首页 | 本学科首页   官方微博 | 高级检索  
     

一种基于融合重构的子空间学习的零样本图像分类方法
引用本文:赵鹏,汪纯燕,张思颖,刘政怡.一种基于融合重构的子空间学习的零样本图像分类方法[J].计算机学报,2021,44(2):409-421.
作者姓名:赵鹏  汪纯燕  张思颖  刘政怡
作者单位:安徽大学计算智能与信号处理教育部重点实验室 合肥 230601;安徽大学计算机科学与技术学院 合肥 230601;安徽大学计算机科学与技术学院 合肥 230601;安徽大学计算机科学与技术学院 合肥 230601;安徽大学计算智能与信号处理教育部重点实验室 合肥 230601;安徽大学计算机科学与技术学院 合肥 230601
基金项目:本课题得到国家自然科学基金;安徽省自然科学基金;安徽省高校自然科学研究重点项目;安徽省重点研究、开发计划项目
摘    要:图像分类是计算机视觉中一个重要的研究子领域.传统的图像分类只能对训练集中出现过的类别样本进行分类.然而现实应用中,新的类别不断涌现,因而需要收集大量新类别带标记的数据,并重新训练分类器.与传统的图像分类方法不同,零样本图像分类能够对训练过程中没有见过的类别的样本进行识别,近年来受到了广泛的关注.零样本图像分类通过语义空间建立起已见类别和未见类别之间的关系,实现知识的迁移,进而完成对训练过程中没有见过的类别样本进行分类.现有的零样本图像分类方法主要是根据已见类别的视觉特征和语义特征,学习从视觉空间到语义空间的映射函数,然后利用学习好的映射函数,将未见类别的视觉特征映射到语义空间,最后在语义空间中用最近邻的方法实现对未见类别的分类.但是由于已见类和未见类的类别差异,以及图像的分布不同,从而容易导致域偏移问题.同时直接学习图像视觉空间到语义空间的映射会导致信息损失问题.为解决零样本图像分类知识迁移过程中的信息损失以及域偏移的问题,本文提出了一种图像分类中基于子空间学习和重构的零样本分类方法.该方法在零样本训练学习阶段,充分利用未见类别已知的信息,来减少域偏移,首先将语义空间中的已见类别和未见类别之间的关系迁移到视觉空间中,学习获得未见类别视觉特征原型.然后根据包含已见类别和未见类别在内的所有类别的视觉特征原型所在的视觉空间和语义特征原型所在的语义空间,学习获得一个潜在类别原型特征空间,并在该潜在子空间中对齐视觉特征和语义特征,使得所有类别在潜在子空间中的表示既包含视觉空间下的可分辨性信息,又包含语义空间下的类别关系信息,同时在子空间的学习过程中利用重构约束,减少信息损失,同时也缓解了域偏移问题.最后零样本分类识别阶段,在不同的空间下根据最近邻算法对未见类别样本图像进行分类.本文的主要贡献在于:一是通过对语义空间中类别间关系的迁移,学习获得视觉空间中未见类别的类别原型,使得在训练过程中充分利用未见类别的信息,一定程度上缓解域偏移问题.二是通过学习一个共享的潜在子空间,该子空间既包含了图像视觉空间中丰富的判别性信息,也包含了语义空间中的类别间关系信息,同时在子空间学习过程中,通过重构,缓解知识迁移过程中信息损失的问题.本文在四个公开的零样本分类数据集上进行对比实验,实验结果表明本文提出的零样本分类方法取得了较高的分类平均准确率,证明了本文方法的有效性.

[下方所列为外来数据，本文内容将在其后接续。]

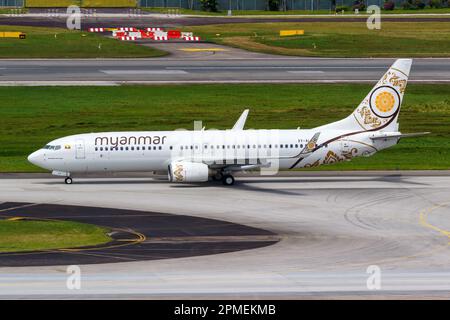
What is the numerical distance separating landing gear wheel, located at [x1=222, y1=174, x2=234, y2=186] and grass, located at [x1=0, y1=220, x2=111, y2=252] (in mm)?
15126

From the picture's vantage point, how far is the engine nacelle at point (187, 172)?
62.1m

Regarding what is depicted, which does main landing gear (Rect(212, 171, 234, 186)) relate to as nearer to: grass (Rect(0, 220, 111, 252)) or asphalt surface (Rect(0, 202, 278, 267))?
asphalt surface (Rect(0, 202, 278, 267))

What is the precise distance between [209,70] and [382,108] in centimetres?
5112

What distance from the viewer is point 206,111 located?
9094 cm

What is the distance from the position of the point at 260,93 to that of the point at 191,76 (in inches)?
508

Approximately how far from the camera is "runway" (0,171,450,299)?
3641cm

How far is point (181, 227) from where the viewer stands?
49875 mm

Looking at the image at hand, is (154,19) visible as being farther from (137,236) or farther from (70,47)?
(137,236)

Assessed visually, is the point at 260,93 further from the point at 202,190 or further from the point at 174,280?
the point at 174,280

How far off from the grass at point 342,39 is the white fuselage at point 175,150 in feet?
216

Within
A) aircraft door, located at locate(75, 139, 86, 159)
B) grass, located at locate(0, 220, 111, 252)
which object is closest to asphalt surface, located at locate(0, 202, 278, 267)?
grass, located at locate(0, 220, 111, 252)

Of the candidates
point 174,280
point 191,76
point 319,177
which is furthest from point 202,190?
point 191,76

关 键 词:零样本图像分类  迁移学习  子空间学习  重构  特征原型

A Zero-Shot Image Classification Method Based on Subspace Learning with the Fusion of Reconstruction
ZHAO Peng,WANG Chun-Yan,ZHANG Si-Ying,LIU Zheng-Yi.A Zero-Shot Image Classification Method Based on Subspace Learning with the Fusion of Reconstruction[J].Chinese Journal of Computers,2021,44(2):409-421.

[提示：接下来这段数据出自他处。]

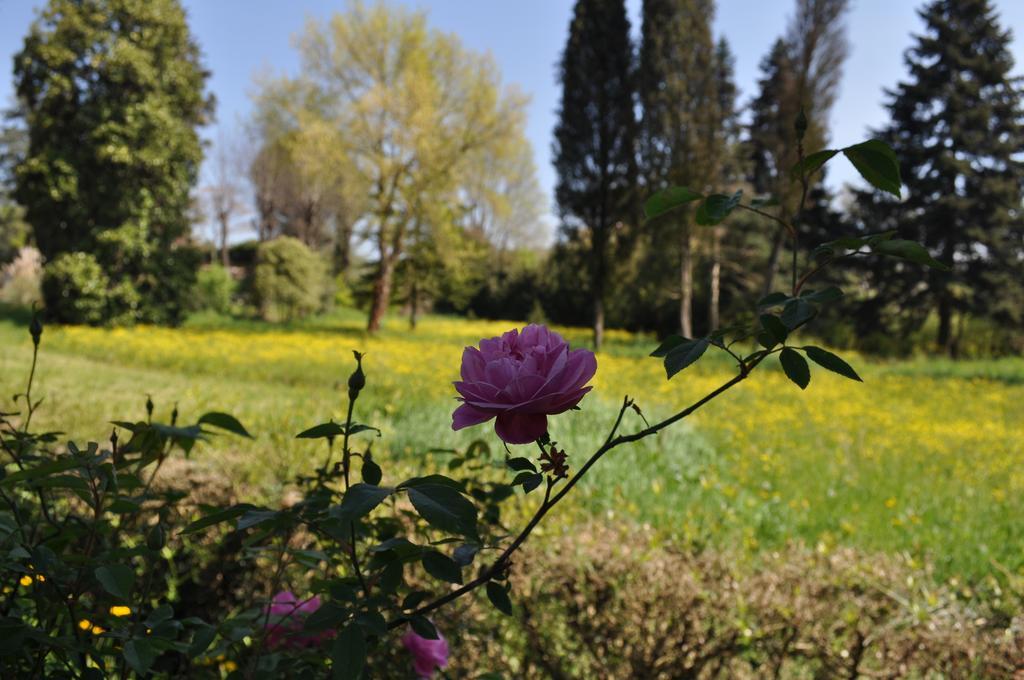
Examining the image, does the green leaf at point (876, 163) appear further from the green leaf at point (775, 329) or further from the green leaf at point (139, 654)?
the green leaf at point (139, 654)

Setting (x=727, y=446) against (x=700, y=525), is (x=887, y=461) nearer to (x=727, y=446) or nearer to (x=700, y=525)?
(x=727, y=446)

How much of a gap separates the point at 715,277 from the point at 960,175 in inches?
267

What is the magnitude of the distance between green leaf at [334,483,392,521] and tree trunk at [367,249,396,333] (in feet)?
52.9

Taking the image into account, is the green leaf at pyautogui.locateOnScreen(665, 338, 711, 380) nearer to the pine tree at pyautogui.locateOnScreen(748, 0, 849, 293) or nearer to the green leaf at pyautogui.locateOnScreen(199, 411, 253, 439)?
the green leaf at pyautogui.locateOnScreen(199, 411, 253, 439)

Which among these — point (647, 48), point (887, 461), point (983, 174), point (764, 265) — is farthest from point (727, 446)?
point (983, 174)

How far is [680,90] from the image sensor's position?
49.8ft

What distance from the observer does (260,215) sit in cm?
2916

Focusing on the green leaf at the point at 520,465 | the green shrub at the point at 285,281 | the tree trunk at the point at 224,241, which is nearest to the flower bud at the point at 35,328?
the green leaf at the point at 520,465

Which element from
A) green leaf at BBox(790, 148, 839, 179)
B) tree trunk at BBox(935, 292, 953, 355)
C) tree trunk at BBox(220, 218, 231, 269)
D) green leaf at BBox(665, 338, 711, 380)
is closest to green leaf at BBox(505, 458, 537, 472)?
green leaf at BBox(665, 338, 711, 380)

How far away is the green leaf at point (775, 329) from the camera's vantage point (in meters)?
0.55

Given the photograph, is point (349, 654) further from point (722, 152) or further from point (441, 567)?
point (722, 152)

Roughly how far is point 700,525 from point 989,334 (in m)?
18.9

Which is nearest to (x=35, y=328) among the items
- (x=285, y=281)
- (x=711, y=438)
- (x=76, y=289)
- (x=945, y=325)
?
(x=711, y=438)

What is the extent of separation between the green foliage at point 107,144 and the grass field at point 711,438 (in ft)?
13.5
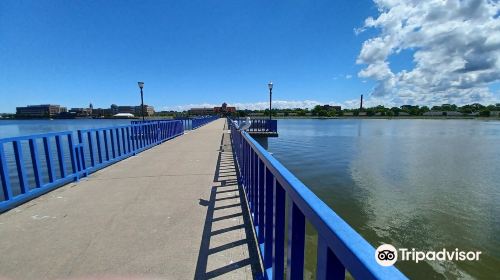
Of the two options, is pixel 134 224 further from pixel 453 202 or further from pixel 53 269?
pixel 453 202

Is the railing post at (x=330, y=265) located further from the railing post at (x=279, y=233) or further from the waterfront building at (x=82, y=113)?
the waterfront building at (x=82, y=113)

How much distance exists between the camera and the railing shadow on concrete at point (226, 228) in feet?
8.91

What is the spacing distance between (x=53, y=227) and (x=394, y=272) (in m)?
4.44

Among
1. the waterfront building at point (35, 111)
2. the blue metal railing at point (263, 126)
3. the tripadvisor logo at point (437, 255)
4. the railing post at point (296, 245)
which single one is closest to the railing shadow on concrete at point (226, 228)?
the railing post at point (296, 245)

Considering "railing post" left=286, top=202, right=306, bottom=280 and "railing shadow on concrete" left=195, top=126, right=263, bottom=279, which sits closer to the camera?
"railing post" left=286, top=202, right=306, bottom=280

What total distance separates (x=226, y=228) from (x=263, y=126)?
2206 cm

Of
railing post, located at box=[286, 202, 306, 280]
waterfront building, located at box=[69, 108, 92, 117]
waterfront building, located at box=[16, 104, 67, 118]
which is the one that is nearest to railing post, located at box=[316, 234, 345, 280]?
railing post, located at box=[286, 202, 306, 280]

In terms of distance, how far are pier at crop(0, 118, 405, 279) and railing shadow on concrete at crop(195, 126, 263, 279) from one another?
0.05 feet

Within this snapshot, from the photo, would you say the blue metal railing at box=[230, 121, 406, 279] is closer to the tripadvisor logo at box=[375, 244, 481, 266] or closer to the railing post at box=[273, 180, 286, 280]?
the railing post at box=[273, 180, 286, 280]

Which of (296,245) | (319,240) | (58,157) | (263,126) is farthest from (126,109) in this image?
(319,240)

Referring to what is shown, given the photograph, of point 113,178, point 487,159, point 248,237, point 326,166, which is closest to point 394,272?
point 248,237

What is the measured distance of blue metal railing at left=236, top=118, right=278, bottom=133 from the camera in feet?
80.9

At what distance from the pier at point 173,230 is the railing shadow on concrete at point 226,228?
0.05 ft

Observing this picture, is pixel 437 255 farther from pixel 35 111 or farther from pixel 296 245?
pixel 35 111
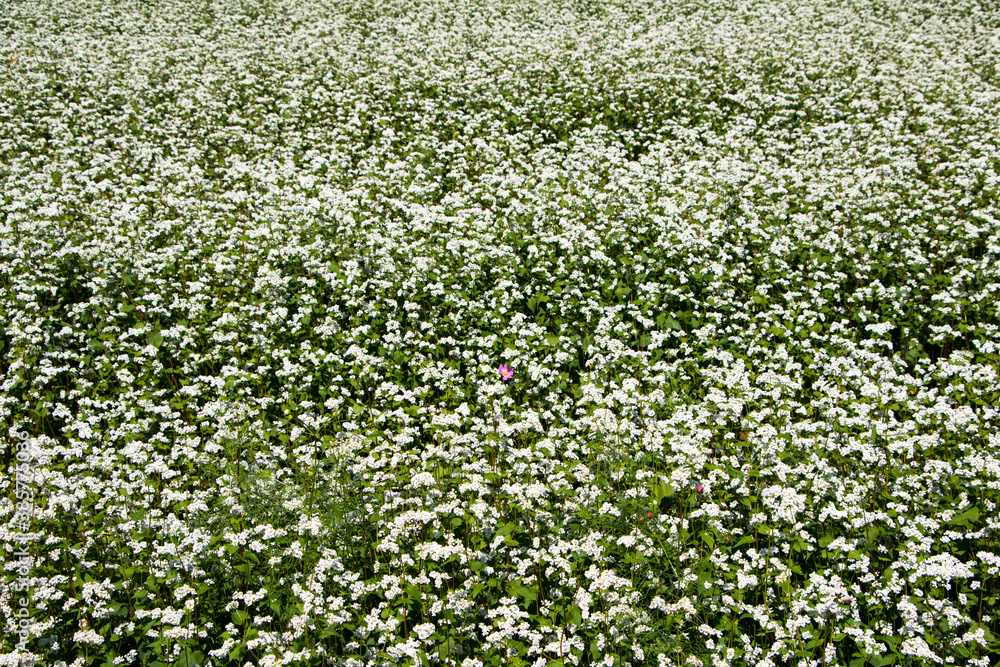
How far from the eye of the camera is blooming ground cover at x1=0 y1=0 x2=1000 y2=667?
4.13 metres

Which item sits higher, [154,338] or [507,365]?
[507,365]

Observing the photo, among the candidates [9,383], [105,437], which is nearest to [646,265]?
[105,437]

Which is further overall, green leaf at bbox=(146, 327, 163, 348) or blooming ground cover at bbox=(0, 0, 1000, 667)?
green leaf at bbox=(146, 327, 163, 348)

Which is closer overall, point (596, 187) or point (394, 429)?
point (394, 429)

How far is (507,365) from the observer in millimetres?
6422

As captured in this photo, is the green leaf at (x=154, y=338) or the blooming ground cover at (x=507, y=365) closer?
the blooming ground cover at (x=507, y=365)

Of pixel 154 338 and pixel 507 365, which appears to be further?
pixel 154 338

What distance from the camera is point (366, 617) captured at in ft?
12.9

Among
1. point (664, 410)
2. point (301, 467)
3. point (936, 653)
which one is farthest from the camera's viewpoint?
point (664, 410)

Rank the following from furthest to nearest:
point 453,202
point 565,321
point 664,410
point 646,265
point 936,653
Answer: point 453,202, point 646,265, point 565,321, point 664,410, point 936,653

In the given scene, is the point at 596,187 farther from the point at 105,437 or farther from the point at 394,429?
the point at 105,437

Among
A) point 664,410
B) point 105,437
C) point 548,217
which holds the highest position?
point 548,217

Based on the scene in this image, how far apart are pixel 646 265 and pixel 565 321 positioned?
136cm

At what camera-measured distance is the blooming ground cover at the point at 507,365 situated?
4133 mm
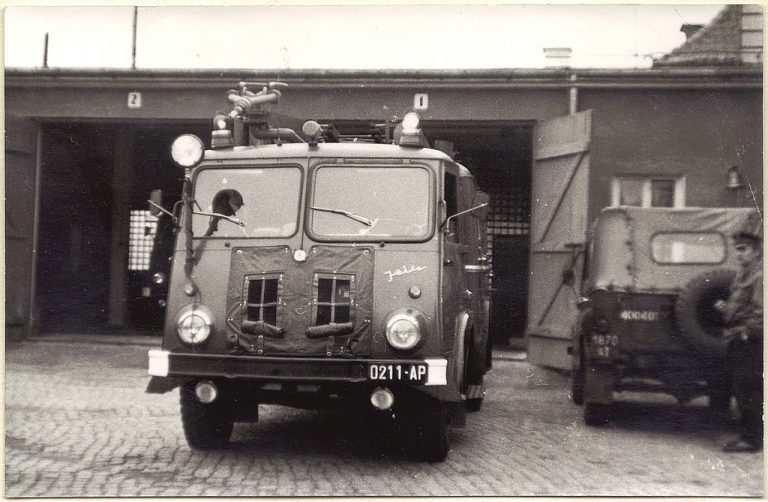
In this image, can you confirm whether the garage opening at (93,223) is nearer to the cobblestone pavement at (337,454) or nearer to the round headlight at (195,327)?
the cobblestone pavement at (337,454)

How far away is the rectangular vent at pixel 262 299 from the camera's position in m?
5.67

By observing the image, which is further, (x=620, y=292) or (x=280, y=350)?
(x=620, y=292)

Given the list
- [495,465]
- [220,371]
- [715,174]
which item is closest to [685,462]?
[495,465]

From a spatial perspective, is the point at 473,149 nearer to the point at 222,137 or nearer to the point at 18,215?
the point at 222,137

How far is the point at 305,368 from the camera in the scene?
5.41m

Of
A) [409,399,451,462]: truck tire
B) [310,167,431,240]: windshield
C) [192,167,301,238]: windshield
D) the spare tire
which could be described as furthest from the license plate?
the spare tire

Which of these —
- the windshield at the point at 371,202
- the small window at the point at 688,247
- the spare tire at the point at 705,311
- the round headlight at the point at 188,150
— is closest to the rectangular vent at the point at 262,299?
the windshield at the point at 371,202

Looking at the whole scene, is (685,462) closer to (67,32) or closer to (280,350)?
(280,350)

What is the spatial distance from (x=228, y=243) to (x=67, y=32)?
2.46 meters

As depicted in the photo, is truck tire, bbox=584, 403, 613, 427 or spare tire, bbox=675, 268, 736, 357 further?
truck tire, bbox=584, 403, 613, 427

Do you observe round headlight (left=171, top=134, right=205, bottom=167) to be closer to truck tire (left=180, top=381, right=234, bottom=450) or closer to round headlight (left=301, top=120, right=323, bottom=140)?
round headlight (left=301, top=120, right=323, bottom=140)

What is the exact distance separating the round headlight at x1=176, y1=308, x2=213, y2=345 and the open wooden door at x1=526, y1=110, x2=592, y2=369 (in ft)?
15.6

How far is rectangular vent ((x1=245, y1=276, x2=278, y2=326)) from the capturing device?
567cm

Authors:ZHAO Peng  WANG Chun-Yan  ZHANG Si-Ying  LIU Zheng-Yi
Affiliation:(Key Laboratory of Intelligent Computing and Signal Processing,Ministry of Education,Anhui University,Hefei 230601;School of Computer Science and Technology,Anhui University,Hefei 230601)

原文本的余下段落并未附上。